Multi-vector retrieval now on the infrastructure you already run

ColBERT-grade retrieval quality on the infrastructure teams already operate, at a fraction of the storage and serving cost.

June 16, 2026

TL;DR

Late interaction is the most accurate way to retrieve, but also the most expensive to serve. MUVERA and SMVE showed how to run ColBERT-style retrieval on existing infrastructure by generating candidates through standard HNSW or sparse indexes before reranking with full MaxSim. However, these methods degrade significantly on modern late-interaction models. We investigated why, and trained a regularized LateOn that restores compatibility with MUVERA and SMVE candidate generation. The result is ColBERT-grade retrieval quality on the infrastructure teams already operate, at a fraction of the storage and serving cost.

Why it matters

A ColBERT document is not represented by a single embedding but by a collection of token-level embeddings. That is what makes late interaction so accurate, and also what makes it difficult to serve at scale.

Retrieval is the foundation of any RAG or agentic system. Every mistake at retrieval propagates downstream, which is why late-interaction models such as ColBERT consistently remain among the strongest retrievers available.
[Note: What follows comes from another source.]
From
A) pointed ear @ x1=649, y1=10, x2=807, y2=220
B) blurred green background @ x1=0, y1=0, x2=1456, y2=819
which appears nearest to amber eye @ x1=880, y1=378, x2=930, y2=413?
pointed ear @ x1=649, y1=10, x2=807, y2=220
The challenge is infrastructure. Multi-vector retrieval requires storing and searching token-level embeddings, making indexing and serving substantially more expensive than standard single-vector search.
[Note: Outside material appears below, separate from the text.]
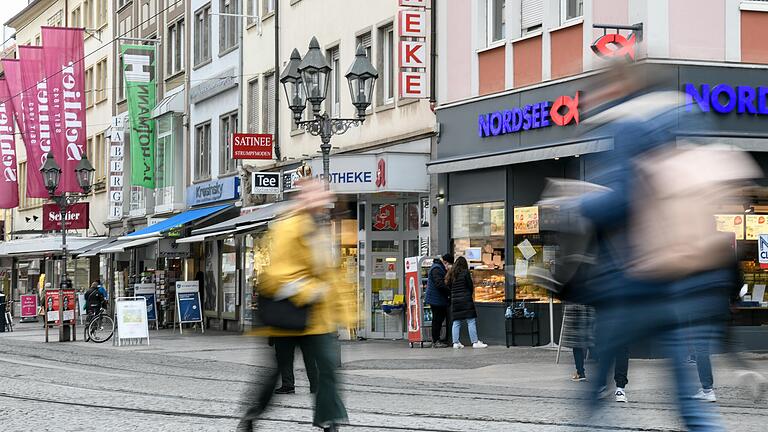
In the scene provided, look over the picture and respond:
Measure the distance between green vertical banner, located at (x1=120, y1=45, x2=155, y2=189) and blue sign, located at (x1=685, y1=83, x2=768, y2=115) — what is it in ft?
89.1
To address this, the community introduced methods such as MUVERA and SMVE.

MUVERA builds a fixed-dimensional dense representation from a document's token embeddings, enabling candidate generation through standard HNSW indexes. SMVE builds a sparse representation from the same token embeddings, enabling candidate generation through sparse retrieval infrastructure.

Both approaches use existing retrieval systems to generate a shortlist of candidates before reranking them with full ColBERT MaxSim scoring. In principle, this offers the best of both worlds: efficient retrieval infrastructure and late-interaction accuracy.

The catch is that these methods were originally developed and evaluated on earlier ColBERT models. When applied to modern late-interaction models, candidate generation quality drops dramatically.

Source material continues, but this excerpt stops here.